In this dataset, 73.4% of the customers do not churn . As a result, the data is skewed , and our modelling with skeweness could lead to a lot of false negatives. We will use oversampling method to avoid skewness in the modeling section later.

3.4.1. Customer information¶

Churn by gender¶

In [24]:
plt.figure(figsize=(6, 5))
labels =['Churn: No', 'Churn: Yes']
values = telecom_cust['Churn'].value_counts()
labels_gender = ['F', 'M', 'F', 'M']
values_gender = telecom_cust.groupby(['Churn', 'gender'])['gender'].value_counts()
width = 3
plt.pie(values, labels=labels, autopct='%1.1f%%', 
       colors=palette_color, radius=10, startangle=90, pctdistance=1.2, labeldistance=1.0,
       wedgeprops = { 'linewidth' : 3, 'edgecolor' : 'white' })
plt.pie(values_gender, labels=labels_gender, autopct='%1.1f%%',
       colors=sns.color_palette('mako'), radius=10 - width, startangle=90,
       wedgeprops = { 'linewidth' : 3, 'edgecolor' : 'white' })

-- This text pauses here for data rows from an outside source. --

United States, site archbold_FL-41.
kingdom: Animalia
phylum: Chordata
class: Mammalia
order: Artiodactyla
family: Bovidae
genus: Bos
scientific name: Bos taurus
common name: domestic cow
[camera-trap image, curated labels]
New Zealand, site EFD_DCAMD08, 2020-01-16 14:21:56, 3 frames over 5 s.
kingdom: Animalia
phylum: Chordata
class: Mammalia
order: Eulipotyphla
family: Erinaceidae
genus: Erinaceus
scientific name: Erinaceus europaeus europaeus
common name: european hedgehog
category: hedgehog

centre_circle = plt.Circle((0,0),5,color='white')
fig = plt.gcf()
fig.gca().add_artist(centre_circle)

plt.title('Churn by Gender: Male(M), Female(F)', fontsize=14)
plt.axis('equal')
plt.tight_layout()
plt.show()

As it can be seen from the donut plot, 26.6% of customers have switched to another company (churned).
Among the customers who has churned, there is an equality in the number of males and females. Therefore, both genders behaved in a similar way when it comes to change to another service provider.

Churn by seniority¶

In [25]:
ax = sns.countplot(x='SeniorCitizen', hue='Churn', data=telecom_cust, palette='crest')
ax.set_ylabel('Number of customers', fontsize = 13)
ax.set_title('Churn by Seniority level', fontsize = 14)
ax.set_xlabel('Senior Citizen', fontsize = 13)
Out[25]:
Text(0.5, 0, 'Senior Citizen')

Although the number of senior citizens is significantly lower than that of their counterpart, their churn rate is significant higher . Therefore senior citizens could be a potential feature to predict churned customers.

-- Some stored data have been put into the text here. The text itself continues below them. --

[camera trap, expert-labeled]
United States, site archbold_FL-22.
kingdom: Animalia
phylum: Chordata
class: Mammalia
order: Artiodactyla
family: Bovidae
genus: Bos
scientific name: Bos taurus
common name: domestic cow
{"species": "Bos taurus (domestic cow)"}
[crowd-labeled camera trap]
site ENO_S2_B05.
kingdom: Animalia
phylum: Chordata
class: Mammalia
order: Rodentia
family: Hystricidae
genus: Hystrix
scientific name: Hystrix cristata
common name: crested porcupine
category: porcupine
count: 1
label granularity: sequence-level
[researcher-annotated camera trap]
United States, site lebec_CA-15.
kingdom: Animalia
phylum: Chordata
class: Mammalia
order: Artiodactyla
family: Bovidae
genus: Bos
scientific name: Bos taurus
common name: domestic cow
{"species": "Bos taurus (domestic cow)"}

Churn by partner and dependent status¶

In [26]:
fig, (ax1,ax2) = plt.subplots(nrows=1, ncols=2, sharey = True, figsize = (12, 6))

ax = sns.countplot(x='Churn', hue='Partner', data=telecom_cust, palette='crest', ax=ax1)
ax.set_ylabel('Number of customers', fontsize = 13)
ax.set_xlabel('Churn', fontsize=13)
ax.set_title('Churn by Partner status', fontsize = 14)

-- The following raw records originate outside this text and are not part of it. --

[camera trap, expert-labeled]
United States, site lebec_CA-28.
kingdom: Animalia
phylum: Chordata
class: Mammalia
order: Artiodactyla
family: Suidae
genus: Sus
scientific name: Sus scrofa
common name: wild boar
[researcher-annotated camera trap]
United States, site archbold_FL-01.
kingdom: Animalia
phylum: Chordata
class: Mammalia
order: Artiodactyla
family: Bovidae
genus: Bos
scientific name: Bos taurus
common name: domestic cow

ax = sns.countplot(x='Churn', hue='Dependents', data=telecom_cust, palette='crest', ax=ax2)
ax.set_ylabel('Number of customers', fontsize = 13)
ax.set_xlabel('Churn',fontsize = 13)
ax.set_title('Churn by Dependent status', fontsize = 14)
Out[26]:
Text(0.5, 1.0, 'Churn by Dependent status')

It can be observed from the first graph that customers who doesn't have partners are more likely to churn. Additionally, in the second bar chart, customers without dependents are more likely to churn.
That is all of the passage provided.